Five-year outcome of a randomised trial comparing second-generation drug-eluting stents using either biodegradable polymer or durable polymer: the NOBORI biolimus-eluting versus XIENCE/PROMUS everolimus-eluting stent trial (NEXT)

Introduction

In the meta-analysis of randomised clinical trials comparing the safety and efficacy of a biodegradable polymer drug-eluting stent (BP-DES) as compared with new-generation durable polymer drug-eluting stents (DP-DES), no significant differences were seen between BP-DES and DP-DES with a mean follow-up duration of 26 months1. However, longer-term follow-up would be required to evaluate the safety and efficacy profiles of BP-DES compared to DP-DES considering the occurrence of stent-related adverse events not attenuating over time. Therefore, we sought to evaluate the five-year clinical outcomes of a biodegradable polymer biolimus-eluting stent (BP-BES) as compared with new-generation durable polymer everolimus-eluting stents (DP-EES) in the extended follow-up study from NEXT (NOBORI Biolimus-Eluting versus XIENCE/PROMUS Everolimus-eluting Stent Trial)2.

Methods

STUDY DESIGN, PATIENTS AND PROCEDURES

As previously described in detail, NEXT is a prospective, multicentre, randomised, non-inferiority trial comparing BP-BES with DP-EES in Japan2. Written informed consent was obtained from all the study patients. The study was registered at ClinicalTrials.gov (NCT01303640). The extended follow-up study of NEXT was designed with planned follow-up up to 10 years. All the centres were invited to participate in the extended study, but 20 centres refused to participate in the extended study (Supplementary Appendix 1, Supplementary Appendix 2). Among a total of 3,241 patients for the entire NEXT study population from 98 centres, 2,568 patients (BP-BES 1,283 patients and DP-EES 1,285 patients) with 3,229 lesions were included in the extended follow-up study (Supplementary Figure 1). These 2,568 patients represent 79.2% of the original patient population of the NEXT trial.

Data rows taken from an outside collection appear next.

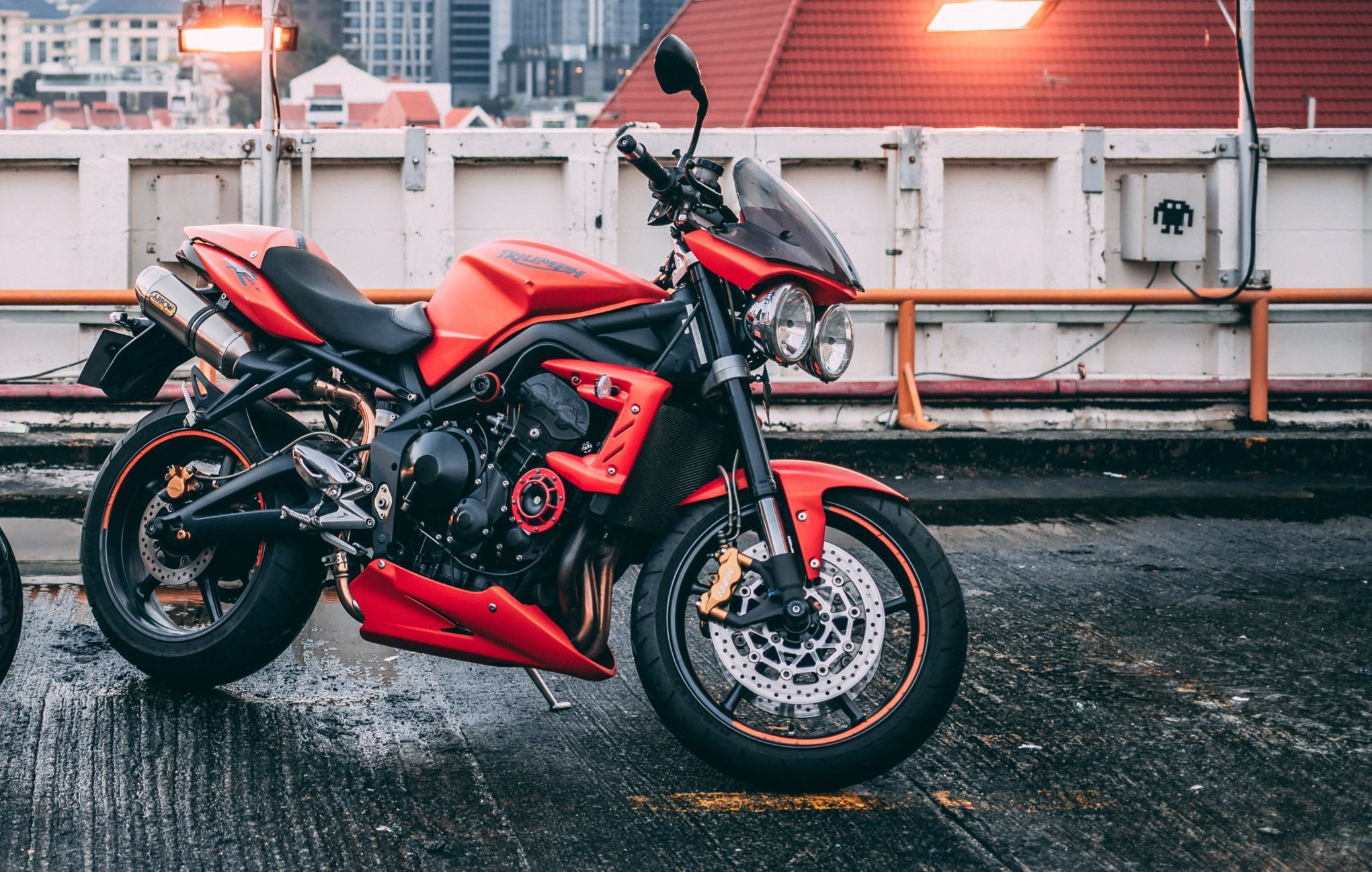 Triumph Street Triple R 675 Motorbikes Motorbikes For Sale Class
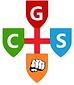 gcs_logo_1c-2d.png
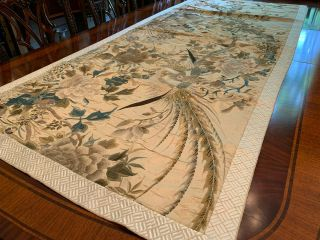 A Large Chinese Qing Dynasty Embroidered Panel.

Details of the study procedures have been described previously2. For the present analysis, the primary efficacy endpoint was any target lesion revascularisation (TLR), while the primary safety endpoint was a composite of death or myocardial infarction (MI).

STATISTICAL ANALYSIS

In the extended follow-up study, the non-inferiority margin for the primary safety and efficacy endpoints was set as a hazard ratio of 1.38 for the observed event rate in the DP-EES group3. The study protocol was updated in line with this amendment. The present analysis would yield 99% power to detect non-inferiority for the primary safety endpoint and 87% power to detect non-inferiority for the primary efficacy endpoint at a one-sided alpha level of 0.025.

Results

The two groups of patients were generally well balanced in terms of baseline clinical and lesion characteristics (Supplementary Table 1).

Complete five-year follow-up was achieved in 2,408 patients (93.8%) (Supplementary Figure 1). The cumulative incidence of persistent discontinuation of dual antiplatelet therapy (DAPT) was not significantly different between the BP-BES and DP-EES groups (15.3% versus 14.2% at one year, and 61.5% versus 62.8% at five years, p=0.74) (Supplementary Figure 2). The primary safety endpoint of death/MI occurred in 190 patients (15.1%) in the BP-BES group, and in 208 patients (16.5%) in the DP-EES group up to five years, demonstrating non-inferiority of BP-BES to DP-EES (hazard ratio [HR] 0.91, 95% confidence interval [CI]: 0.75-1.11), demonstrating non-inferiority of BP-BES to DP-EES in terms of death/MI (p for non-inferiority <0.0001). Testing for superiority was not statistically significant (p for superiority=0.37) (Table 1, Supplementary Table 2, Figure 1A). The primary efficacy endpoint of TLR occurred in 9.8% in the BP-BES group and in 9.3% in the DP-EES group, demonstrating non-inferiority of BP-BES to DP-EES (HR 1.04, 95% CI: 0.8-1.34), demonstrating non-inferiority of BP-BES to DP-EES in terms of TLR (p for non-inferiority=0.01). Testing for superiority was not statistically significant (p for superiority=0.79) (Table 1, Supplementary Table 2, Figure 1B). A sensitivity analysis was conducted in 3,235 initially randomised subjects of this trial. The cumulative five-year incidences of death or MI and TLR were not significantly different between the two groups (14.8% versus 16.2%, p=0.36 and 9.6% versus 8.7%, p=0.5, respectively) (Supplementary Figure 3).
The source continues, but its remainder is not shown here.